A traditional textiles factory in Rajasthan India is bringing the ancient art of block printing back to life - and a French-Indian woman is leading the charge.
Trials of Traditional Textile
Brigitte Singh says she believes that this red poppy pattern was probably first created for Emperor Shah Jahan, the builder of the Taj Mahal, four centuries ago.
However, recreating these fabrics, that once clothed the sophisticated Mughal emperors in the 16th and 17th century, takes skill.
Skill that has dwindled to the point that, Western India’s Jaipur is considered as the "last bastion" of the technique of using carved blocks of wood to print patterns on material.
In 1980, Brigitte moved to Jaipur, by chance, at the tender age of 25 after studying the decorative arts in Paris.
"I dreamed of practising (miniature art) in Isfahan.
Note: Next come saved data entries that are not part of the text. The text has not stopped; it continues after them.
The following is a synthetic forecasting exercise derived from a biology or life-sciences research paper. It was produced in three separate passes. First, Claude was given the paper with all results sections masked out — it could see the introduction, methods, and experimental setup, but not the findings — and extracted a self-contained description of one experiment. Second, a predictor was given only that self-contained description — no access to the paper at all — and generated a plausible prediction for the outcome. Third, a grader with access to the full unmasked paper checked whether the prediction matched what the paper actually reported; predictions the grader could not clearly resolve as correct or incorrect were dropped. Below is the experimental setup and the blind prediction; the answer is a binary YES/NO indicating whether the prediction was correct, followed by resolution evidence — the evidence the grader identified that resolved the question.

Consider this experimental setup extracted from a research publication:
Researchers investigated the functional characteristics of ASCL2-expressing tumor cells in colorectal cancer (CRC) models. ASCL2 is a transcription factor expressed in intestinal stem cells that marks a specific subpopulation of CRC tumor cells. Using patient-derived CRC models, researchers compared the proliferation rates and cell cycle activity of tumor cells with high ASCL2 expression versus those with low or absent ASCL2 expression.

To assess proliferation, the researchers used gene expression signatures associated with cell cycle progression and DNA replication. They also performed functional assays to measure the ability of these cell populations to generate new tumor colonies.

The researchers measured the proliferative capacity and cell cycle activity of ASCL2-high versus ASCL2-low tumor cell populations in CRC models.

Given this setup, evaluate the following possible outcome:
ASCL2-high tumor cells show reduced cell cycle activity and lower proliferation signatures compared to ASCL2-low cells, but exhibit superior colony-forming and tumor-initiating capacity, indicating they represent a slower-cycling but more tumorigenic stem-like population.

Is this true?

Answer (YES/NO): NO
But the Ayatollahs had just arrived in Iran (in the Islamic revolution of 1979). Or Herat, but the Soviets had just arrived in Afghanistan," she remembers.
"So by default, I ended up in Jaipur," she said.
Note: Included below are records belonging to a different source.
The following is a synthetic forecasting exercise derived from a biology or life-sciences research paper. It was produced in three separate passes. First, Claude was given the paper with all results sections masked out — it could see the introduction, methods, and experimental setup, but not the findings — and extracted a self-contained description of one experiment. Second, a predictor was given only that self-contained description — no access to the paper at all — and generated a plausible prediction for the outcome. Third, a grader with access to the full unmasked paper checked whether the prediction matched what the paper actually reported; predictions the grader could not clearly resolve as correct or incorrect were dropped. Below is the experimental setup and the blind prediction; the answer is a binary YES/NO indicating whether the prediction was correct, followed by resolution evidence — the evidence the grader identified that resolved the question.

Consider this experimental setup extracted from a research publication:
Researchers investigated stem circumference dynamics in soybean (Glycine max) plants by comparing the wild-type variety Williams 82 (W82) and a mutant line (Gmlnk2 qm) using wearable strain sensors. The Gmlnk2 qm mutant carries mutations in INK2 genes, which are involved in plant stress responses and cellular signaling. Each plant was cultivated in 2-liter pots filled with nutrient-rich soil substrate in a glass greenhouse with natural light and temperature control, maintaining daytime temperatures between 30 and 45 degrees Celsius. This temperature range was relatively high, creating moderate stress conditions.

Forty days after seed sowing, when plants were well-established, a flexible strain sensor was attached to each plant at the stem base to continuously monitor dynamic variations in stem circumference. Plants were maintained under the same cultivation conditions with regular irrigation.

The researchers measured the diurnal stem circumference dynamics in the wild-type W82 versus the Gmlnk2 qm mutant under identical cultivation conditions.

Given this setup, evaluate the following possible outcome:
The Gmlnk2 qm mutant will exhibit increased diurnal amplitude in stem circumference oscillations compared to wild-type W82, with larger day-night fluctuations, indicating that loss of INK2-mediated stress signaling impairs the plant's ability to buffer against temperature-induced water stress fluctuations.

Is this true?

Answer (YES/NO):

Once there and after little luck with miniature painting, she stumbled on a craftsman using the traditional block printing technique in local workshops -- and never looked back ever since!
Preserving the tradition
She started with just a few scarves and then the dream took off two years later during a trip to London. She presented her works to some friends who were well versed in Indian textiles. They persuaded her to showcase her creations to Colefax and Fowler, a well-known British Interior decoration firm, who commissioned her for printed textiles.
Over the next forty years, she build her own studio and worked with a “family of printers” recreating the Mughal-era poppy cloth.
Brigitte Singh has a clear creative process. She begins by handing over precise paintings to her sculptor, Rajesh Kumar, who will then sculpt the designs on blocks of wood. He will sculpt the identical design on multiple blocks, which will be used with the different colour dyes.
She praises his skill saying, “he is a remarkable sculptor, with a very serious eye.”
Once the blocks are ready, the artisans will dip them into the dye and delicately place them on the fabric, press down then tap.
But the work is slow and intricate, her team, comprising of 6 people, produce no more than 40 metres of material every day.
To date, her wares have been a huge hit with Indian, British and Japanese buyers. In 2014, she made a Mughal poppy print quilted coat, called an Atamsukh - meaning "comfort of the soul" - that was later acquired by the Victoria and Albert Museum in London.
Another piece of her work is in the collection of the Metropolitan Art Museum in New York.
Her passion and dedication to keep this age old craft alive have won her the admiration of both the French and Rajasthan governments, culminating in the Ordre National du Merite in 2015 and the Prashasti Patra award in 2011. But for Singh, it isn’t a question of sales, products or accolades, it’s about preserving the tradition.
"The important thing is to keep the know-how alive," she said.
"More precious than the product, the real treasure is the savoir faire."